CHALLENGES →
- A) From the Louisville travel piece below, set down the passage between "Stroll Bardstown Road" and "alternative culture in.", inclusive, word for word.
- B) In the Louisville travel piece below, what did the writer and Megan drink on patios along Bardstown Road?

DOCUMENT EXCERPT →
^^^^

Wander Downtown Louisville
The next day, Megan and I took to Downtown Louisville. To start, we headed down to Fourth Street where we heard there were tons of cool restaurants and points of interest. We went into some boutique shops, strolled along the riverfront, went into the Cathedral of the Assumption, and grabbed some rooftop drinks.
While there was lots that we didn’t see — the Muhammad Ali Museum, the Slugger Museum, the Speed Art Museum (okay, so we didn’t visit any museums) — there was still a lot to take in by just walking around and scoping the place out.
Get some KFC
For my birthday supper, Megan and I had the grand idea of grabbing some drumsticks and mashed potatoes from KFC and heading to Colonel Sanders’s grave in Cave Hill Cemetery. A super cheesy thing to do, but it felt fitting for an evening out in Louisville. However, little did we know that the cemetery closes every evening around 5, making getting through the gates impossible.
Our mission thwarted, we ended up parking on the side of the road and eating our chicken in the car. Not what we planned, but a memorable birthday dinner nonetheless.
Stroll Bardstown Road
I’m a sucker for kitschy neighborhoods in cities, and in Louisville, Bardstown Road was this description and more. Full with thrift stores, restaurants, fun bars, bookshops, and record stores, Bardstown Road is the perfect place to go to get some alternative culture in.
We had a lot of fun checking out the sites, dodging the stares of the locals, and drinking mint juleps on patios.
What are your favorite things to do in Louisville, Kentucky?

^^^^

DATA RECORDS →
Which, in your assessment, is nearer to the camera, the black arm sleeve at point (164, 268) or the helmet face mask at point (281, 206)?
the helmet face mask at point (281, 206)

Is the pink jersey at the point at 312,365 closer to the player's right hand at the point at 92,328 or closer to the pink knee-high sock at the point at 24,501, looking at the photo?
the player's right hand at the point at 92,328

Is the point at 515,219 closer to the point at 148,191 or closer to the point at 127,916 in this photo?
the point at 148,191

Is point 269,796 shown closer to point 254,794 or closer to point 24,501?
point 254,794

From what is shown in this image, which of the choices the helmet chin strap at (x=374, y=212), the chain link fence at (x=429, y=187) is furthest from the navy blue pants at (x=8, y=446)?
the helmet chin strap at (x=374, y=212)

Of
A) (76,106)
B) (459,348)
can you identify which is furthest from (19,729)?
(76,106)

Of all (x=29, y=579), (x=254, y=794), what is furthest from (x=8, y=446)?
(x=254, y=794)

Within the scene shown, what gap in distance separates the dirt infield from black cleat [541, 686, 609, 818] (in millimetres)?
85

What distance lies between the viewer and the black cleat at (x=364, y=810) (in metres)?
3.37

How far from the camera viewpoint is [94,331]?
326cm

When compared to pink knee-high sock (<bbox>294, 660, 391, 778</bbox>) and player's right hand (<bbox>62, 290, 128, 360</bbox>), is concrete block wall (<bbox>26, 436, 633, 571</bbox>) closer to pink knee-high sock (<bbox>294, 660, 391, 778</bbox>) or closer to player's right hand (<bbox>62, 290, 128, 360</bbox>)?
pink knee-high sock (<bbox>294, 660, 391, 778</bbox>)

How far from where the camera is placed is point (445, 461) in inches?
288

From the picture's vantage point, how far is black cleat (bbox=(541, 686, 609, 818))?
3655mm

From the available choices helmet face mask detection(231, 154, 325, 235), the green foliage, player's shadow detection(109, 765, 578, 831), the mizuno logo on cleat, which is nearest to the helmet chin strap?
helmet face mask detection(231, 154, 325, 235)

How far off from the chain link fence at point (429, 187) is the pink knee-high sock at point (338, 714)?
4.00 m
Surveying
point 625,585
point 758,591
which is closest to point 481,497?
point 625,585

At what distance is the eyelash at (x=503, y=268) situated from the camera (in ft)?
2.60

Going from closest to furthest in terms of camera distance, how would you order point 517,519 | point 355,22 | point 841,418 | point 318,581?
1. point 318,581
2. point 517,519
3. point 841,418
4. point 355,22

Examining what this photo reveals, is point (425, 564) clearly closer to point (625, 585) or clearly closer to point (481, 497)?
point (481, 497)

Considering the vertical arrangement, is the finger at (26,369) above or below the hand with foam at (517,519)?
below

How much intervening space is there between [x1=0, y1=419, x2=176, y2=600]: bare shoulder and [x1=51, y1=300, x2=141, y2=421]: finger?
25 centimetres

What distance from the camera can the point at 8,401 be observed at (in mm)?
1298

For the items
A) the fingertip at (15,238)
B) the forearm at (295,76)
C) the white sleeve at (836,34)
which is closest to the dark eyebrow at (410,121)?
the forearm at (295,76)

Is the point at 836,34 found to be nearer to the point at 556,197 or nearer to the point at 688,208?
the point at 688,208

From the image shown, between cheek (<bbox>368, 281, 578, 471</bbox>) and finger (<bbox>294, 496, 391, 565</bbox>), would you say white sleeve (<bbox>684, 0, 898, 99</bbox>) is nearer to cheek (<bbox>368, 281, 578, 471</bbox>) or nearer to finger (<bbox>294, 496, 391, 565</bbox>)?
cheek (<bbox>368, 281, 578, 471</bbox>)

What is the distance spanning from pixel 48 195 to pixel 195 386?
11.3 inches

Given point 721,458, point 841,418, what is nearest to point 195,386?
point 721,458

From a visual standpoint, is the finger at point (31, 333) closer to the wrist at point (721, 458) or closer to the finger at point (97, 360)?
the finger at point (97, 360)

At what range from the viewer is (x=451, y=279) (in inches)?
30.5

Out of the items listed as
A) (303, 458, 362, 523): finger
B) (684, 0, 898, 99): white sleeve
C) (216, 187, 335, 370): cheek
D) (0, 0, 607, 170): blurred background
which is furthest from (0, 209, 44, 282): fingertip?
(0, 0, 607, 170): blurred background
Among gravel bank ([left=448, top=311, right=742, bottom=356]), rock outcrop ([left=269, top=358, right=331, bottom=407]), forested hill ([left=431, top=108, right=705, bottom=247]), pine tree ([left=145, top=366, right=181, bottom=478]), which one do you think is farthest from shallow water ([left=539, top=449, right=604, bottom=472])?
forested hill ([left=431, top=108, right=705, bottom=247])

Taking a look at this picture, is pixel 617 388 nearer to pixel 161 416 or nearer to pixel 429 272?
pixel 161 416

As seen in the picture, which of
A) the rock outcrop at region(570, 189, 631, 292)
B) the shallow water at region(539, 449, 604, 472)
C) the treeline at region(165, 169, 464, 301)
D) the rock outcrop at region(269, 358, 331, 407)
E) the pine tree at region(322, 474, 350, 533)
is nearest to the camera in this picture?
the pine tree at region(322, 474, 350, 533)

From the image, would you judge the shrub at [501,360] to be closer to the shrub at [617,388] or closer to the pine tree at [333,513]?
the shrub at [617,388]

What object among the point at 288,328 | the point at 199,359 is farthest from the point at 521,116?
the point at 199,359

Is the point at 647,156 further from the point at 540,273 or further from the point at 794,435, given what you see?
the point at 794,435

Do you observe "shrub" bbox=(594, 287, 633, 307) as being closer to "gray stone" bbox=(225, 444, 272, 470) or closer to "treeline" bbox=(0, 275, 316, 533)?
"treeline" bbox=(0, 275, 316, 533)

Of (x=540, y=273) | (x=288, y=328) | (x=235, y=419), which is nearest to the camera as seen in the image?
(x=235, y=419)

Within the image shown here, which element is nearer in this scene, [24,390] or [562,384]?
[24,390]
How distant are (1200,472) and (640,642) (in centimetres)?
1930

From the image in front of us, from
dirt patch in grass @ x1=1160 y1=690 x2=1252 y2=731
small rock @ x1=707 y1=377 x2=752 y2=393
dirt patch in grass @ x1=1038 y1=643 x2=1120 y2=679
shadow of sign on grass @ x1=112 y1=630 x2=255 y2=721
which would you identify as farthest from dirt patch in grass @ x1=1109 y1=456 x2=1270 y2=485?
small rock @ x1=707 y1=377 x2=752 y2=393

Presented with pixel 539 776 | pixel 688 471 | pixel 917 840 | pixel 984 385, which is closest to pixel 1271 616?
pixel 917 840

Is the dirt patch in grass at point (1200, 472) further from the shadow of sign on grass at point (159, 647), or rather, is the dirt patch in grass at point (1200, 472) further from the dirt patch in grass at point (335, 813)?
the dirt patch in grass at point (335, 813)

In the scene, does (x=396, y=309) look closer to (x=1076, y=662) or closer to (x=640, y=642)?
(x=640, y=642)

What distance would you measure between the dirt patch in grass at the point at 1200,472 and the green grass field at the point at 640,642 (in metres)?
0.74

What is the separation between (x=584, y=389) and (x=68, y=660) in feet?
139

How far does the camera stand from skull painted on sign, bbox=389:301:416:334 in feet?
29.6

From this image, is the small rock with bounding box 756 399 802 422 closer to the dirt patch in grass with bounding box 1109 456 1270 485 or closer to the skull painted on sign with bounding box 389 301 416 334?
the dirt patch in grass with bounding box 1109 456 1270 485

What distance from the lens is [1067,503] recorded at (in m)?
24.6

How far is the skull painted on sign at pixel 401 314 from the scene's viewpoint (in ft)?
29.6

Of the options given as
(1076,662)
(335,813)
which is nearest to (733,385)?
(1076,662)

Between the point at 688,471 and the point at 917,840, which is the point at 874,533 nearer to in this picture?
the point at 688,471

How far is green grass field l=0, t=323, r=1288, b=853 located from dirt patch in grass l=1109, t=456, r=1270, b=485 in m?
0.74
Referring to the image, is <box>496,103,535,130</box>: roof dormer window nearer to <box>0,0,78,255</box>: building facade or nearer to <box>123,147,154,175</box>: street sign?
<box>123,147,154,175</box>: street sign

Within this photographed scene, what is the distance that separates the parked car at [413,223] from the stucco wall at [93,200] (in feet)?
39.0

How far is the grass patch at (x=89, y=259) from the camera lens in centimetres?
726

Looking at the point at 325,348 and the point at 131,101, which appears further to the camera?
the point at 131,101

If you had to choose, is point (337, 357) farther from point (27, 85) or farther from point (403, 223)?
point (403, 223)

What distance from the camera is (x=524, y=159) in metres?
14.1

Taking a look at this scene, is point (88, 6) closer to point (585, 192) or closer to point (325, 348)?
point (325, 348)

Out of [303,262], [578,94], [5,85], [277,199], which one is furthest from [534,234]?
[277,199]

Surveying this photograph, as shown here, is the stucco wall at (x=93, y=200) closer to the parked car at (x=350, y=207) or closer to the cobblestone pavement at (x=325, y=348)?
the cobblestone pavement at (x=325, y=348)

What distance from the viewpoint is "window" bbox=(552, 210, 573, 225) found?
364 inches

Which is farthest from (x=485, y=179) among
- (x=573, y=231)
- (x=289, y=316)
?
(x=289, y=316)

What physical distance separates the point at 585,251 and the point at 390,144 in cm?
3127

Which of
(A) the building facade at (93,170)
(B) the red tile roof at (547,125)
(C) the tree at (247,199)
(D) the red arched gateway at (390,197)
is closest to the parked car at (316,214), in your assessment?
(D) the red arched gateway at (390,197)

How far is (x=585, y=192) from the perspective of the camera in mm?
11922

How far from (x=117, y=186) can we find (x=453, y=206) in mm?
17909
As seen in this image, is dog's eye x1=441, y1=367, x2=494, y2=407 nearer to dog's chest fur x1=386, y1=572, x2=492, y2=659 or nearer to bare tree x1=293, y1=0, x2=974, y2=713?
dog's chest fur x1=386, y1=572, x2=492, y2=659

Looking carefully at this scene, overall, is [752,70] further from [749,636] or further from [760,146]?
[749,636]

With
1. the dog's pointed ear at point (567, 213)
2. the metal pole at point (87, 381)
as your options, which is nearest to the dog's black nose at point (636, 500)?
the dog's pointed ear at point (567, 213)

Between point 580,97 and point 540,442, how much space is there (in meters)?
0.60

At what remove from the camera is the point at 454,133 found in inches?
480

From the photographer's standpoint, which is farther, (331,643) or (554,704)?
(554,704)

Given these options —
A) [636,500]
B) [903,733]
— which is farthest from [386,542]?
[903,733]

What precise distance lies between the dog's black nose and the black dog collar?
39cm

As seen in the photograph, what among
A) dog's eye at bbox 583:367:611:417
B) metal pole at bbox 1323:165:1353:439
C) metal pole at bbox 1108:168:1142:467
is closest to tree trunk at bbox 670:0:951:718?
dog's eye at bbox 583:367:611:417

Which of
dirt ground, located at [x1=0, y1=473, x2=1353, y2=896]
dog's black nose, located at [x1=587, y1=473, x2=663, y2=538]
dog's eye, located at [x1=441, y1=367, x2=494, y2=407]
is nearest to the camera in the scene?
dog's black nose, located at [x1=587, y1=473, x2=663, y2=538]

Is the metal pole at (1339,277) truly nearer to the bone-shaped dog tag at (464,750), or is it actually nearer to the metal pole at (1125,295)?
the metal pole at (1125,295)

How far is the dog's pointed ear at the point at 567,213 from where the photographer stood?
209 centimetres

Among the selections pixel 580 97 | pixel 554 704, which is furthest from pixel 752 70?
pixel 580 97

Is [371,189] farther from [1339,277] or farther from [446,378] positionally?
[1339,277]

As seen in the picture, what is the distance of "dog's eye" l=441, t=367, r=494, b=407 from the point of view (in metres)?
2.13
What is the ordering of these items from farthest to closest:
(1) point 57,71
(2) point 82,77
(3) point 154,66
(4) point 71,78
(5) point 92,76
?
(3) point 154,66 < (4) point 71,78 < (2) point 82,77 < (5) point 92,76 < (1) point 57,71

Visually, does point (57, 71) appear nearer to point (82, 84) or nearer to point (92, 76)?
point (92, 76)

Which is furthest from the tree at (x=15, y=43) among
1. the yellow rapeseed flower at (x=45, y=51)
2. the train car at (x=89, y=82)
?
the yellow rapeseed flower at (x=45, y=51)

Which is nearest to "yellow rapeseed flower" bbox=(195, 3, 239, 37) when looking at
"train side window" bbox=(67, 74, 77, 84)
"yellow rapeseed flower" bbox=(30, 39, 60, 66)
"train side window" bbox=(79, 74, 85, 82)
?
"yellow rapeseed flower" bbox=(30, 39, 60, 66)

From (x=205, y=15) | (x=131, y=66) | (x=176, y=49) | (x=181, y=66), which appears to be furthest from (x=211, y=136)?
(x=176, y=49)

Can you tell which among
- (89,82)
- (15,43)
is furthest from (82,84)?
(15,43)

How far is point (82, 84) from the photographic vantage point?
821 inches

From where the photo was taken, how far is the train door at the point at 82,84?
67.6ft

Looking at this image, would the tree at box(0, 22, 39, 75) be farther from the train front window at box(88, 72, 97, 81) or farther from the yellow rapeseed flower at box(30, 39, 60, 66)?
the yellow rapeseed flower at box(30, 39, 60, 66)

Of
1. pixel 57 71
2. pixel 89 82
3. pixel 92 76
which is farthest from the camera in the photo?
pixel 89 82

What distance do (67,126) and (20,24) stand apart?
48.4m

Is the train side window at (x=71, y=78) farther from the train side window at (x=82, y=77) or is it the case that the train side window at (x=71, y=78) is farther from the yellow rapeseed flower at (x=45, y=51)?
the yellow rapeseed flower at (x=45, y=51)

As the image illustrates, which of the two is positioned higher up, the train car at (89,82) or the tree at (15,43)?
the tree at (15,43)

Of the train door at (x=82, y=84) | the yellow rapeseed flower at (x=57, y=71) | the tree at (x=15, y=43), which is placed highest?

^^^^

ANSWERS PROVIDED →
- A)
Stroll Bardstown Road
I’m a sucker for kitschy neighborhoods in cities, and in Louisville, Bardstown Road was this description and more. Full with thrift stores, restaurants, fun bars, bookshops, and record stores, Bardstown Road is the perfect place to go to get some alternative culture in.

- B) Mint juleps.